ソフトウェアって永遠に機能が成長し続けていくものなのに、なぜみんな、新製品開発はこのチーム、いったん出来上がった製品に関して聞き込み調査を行って改善するチームはマーケティング部門ってわけてるんだ……?」

そこで彼女は continuous discovery(継続的探索) という考え方を提唱し、いかなる機能であっても、造り始める前に、徹底的に顧客を理解し、顧客にとってのバリューをより提供できるよう、ソフトウェアを拡張し続けることをプロダクト開発の中心に据えました。

継続的探索とは、開発の前や途中に一度だけ調査をするのではなく、日常的に顧客理解と検証を回し続けるプロセスのことです。

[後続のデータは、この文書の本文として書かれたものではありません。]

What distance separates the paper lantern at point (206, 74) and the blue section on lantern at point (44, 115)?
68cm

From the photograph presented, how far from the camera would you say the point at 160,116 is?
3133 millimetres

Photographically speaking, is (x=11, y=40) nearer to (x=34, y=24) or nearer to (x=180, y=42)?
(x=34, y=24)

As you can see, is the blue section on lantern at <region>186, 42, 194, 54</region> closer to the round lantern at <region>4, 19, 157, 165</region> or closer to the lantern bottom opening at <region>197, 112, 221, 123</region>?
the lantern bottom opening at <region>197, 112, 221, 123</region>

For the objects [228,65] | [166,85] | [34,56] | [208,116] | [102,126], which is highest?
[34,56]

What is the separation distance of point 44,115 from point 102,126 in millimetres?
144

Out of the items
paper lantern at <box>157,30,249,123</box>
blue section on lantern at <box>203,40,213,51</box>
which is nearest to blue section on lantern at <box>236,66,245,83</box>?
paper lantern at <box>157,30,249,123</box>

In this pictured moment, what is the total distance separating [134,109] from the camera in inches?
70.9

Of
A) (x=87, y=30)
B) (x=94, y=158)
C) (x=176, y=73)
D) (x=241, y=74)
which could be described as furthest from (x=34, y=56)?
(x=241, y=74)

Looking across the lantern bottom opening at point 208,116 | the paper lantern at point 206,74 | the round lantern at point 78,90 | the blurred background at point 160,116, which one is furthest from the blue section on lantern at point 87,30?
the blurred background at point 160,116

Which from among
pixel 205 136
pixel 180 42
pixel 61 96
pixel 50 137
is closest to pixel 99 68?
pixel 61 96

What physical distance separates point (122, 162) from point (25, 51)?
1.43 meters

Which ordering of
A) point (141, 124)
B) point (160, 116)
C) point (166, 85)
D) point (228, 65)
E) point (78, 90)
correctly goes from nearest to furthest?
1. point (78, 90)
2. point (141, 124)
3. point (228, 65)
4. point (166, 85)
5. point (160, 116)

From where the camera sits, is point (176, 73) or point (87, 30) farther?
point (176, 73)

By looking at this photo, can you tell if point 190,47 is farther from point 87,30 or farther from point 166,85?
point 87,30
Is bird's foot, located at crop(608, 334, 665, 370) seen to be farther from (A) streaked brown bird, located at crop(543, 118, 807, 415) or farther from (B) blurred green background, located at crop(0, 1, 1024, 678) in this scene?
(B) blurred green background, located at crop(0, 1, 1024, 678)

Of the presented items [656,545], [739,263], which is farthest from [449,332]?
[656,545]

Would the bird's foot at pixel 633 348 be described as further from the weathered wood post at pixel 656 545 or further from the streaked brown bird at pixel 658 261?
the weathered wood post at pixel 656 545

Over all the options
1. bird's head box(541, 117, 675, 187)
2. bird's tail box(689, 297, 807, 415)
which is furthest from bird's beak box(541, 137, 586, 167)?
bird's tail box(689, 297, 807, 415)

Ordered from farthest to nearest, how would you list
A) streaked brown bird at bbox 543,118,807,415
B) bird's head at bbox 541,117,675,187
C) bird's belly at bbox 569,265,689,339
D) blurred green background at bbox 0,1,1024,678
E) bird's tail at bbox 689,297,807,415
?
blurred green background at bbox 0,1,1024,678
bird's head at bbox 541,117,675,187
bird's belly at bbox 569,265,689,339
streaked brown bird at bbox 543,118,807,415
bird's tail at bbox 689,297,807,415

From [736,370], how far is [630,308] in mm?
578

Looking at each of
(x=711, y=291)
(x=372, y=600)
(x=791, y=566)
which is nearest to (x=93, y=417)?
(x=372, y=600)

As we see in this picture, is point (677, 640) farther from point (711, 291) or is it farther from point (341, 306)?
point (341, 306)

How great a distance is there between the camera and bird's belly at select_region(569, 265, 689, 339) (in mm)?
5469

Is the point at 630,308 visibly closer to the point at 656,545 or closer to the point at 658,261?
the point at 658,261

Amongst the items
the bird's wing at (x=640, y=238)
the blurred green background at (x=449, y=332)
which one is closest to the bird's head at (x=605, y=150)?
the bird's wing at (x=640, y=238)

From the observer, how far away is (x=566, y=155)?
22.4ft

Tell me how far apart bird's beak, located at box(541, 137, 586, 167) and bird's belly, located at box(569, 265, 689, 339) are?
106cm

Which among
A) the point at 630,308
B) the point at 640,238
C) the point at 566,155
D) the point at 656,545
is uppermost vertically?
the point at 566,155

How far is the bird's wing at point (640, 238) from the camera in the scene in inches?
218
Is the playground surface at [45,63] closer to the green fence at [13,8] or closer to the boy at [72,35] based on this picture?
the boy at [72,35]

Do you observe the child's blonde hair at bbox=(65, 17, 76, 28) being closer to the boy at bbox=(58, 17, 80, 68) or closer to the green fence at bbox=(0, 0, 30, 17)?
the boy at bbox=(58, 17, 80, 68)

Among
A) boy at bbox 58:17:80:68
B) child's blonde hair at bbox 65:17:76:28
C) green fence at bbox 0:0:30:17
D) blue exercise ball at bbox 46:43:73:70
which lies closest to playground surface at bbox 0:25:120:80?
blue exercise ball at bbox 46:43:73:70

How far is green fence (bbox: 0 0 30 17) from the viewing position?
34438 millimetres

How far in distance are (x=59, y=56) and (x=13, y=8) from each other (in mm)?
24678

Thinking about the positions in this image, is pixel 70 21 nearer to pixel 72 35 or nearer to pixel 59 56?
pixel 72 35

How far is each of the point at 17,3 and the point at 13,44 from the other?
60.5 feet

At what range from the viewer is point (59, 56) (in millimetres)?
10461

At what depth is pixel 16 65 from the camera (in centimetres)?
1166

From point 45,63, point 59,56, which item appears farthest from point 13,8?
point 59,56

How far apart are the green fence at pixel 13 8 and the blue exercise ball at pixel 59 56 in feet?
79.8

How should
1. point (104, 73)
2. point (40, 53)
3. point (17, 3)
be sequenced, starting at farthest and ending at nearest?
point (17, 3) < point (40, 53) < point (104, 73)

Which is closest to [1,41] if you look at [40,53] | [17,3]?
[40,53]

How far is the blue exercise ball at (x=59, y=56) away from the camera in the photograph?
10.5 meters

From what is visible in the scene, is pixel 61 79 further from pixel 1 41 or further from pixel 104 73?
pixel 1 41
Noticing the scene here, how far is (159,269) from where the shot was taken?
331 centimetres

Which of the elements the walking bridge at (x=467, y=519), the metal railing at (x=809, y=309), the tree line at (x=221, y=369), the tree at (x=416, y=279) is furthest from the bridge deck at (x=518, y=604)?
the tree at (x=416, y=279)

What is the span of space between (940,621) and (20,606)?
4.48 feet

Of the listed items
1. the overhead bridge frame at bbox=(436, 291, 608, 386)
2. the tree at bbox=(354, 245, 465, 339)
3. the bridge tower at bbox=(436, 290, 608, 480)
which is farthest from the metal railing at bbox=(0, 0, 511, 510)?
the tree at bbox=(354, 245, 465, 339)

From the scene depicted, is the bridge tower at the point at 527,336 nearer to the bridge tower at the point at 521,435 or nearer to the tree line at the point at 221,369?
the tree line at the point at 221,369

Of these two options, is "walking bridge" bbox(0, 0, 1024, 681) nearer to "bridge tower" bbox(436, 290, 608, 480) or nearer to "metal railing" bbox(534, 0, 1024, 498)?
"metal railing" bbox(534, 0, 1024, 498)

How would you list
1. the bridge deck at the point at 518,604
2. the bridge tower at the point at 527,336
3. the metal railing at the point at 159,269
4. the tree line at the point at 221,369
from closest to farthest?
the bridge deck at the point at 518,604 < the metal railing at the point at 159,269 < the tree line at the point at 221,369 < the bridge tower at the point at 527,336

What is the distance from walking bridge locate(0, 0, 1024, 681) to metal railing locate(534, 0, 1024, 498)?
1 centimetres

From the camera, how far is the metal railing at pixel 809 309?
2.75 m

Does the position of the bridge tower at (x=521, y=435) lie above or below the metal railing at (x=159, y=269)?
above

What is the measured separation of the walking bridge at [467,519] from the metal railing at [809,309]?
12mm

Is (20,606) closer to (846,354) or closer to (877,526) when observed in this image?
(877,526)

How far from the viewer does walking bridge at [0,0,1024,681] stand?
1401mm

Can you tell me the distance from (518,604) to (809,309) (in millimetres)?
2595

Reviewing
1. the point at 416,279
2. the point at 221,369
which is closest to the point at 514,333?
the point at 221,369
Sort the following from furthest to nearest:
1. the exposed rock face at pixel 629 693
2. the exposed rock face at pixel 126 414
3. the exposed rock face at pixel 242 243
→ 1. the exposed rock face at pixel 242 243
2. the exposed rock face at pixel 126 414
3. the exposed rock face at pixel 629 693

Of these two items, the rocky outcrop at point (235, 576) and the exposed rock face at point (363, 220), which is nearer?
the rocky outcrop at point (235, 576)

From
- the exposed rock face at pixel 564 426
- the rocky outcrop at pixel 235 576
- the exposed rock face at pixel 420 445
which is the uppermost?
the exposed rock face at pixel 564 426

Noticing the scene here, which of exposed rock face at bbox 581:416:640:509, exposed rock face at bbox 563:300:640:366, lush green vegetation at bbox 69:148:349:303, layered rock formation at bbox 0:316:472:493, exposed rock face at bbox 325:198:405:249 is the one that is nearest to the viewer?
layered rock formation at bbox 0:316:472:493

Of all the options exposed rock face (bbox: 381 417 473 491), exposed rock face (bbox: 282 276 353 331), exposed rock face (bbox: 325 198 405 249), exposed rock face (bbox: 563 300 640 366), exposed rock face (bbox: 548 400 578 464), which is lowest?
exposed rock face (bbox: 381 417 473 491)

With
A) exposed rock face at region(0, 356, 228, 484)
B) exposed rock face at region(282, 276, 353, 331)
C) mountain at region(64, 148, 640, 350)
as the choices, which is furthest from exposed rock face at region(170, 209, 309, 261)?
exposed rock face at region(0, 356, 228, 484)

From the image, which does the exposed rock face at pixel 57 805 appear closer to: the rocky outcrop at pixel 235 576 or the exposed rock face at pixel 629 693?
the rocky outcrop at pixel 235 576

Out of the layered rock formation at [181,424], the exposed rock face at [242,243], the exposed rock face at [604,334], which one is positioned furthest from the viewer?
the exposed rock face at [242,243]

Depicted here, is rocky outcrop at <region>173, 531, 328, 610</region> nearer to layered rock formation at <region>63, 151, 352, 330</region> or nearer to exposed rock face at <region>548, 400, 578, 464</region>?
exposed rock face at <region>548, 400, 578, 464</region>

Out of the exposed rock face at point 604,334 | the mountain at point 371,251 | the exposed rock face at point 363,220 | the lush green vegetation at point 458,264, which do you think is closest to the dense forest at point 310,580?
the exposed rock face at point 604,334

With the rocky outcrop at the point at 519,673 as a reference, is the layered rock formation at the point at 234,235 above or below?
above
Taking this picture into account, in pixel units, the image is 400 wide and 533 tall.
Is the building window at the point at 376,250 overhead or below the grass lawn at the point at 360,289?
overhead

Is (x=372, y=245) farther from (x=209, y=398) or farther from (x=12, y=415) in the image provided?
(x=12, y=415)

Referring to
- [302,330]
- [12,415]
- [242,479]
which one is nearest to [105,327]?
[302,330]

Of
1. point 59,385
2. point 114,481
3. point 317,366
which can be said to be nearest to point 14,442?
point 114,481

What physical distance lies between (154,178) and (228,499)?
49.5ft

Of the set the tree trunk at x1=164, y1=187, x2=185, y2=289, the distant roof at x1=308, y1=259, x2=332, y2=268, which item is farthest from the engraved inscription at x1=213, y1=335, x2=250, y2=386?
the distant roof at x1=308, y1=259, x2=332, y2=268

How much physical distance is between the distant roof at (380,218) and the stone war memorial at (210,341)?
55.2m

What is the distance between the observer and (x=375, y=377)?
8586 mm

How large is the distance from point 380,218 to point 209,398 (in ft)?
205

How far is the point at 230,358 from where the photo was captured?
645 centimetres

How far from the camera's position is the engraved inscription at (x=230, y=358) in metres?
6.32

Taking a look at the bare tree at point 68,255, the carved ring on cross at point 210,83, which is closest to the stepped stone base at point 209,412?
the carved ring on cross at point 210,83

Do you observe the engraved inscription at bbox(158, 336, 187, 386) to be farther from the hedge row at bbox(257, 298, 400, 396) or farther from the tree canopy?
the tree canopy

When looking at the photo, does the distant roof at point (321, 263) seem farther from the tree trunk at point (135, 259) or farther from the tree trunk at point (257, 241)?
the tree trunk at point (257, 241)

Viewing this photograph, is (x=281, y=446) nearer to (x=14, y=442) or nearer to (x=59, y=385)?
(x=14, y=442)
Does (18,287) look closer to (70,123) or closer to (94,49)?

顧客インタビューや小さな検証を繰り返しながら、「本当に我々は価値があるのか?」を確かめ続けます。

では、なぜ「継続的探索」が必要になったのか?この考え方が広まった背景には、プロダクト開発現場の「あるあるな失敗」があります。

問題の一つは、「アジャイルの体裁をした」事実上のウォーターフォールの失敗です。本来は、顧客にぴったりくっついて、学習しながら開発を進めていくはずのアジャイル開発が、実態としてはいつの間にか

(顧客の言うことなんてろくすっぽ聞かずに)造ることだけに集中

し、自分たち本位で作成した要件を実現するためだけに開発を進めるだけの状態になってしまうケースです。結果、顧客価値の検証をせずに作るため、結果として「誰も欲しくないもの」をリリースして炎上する、という事例が後を絶たなくなりました。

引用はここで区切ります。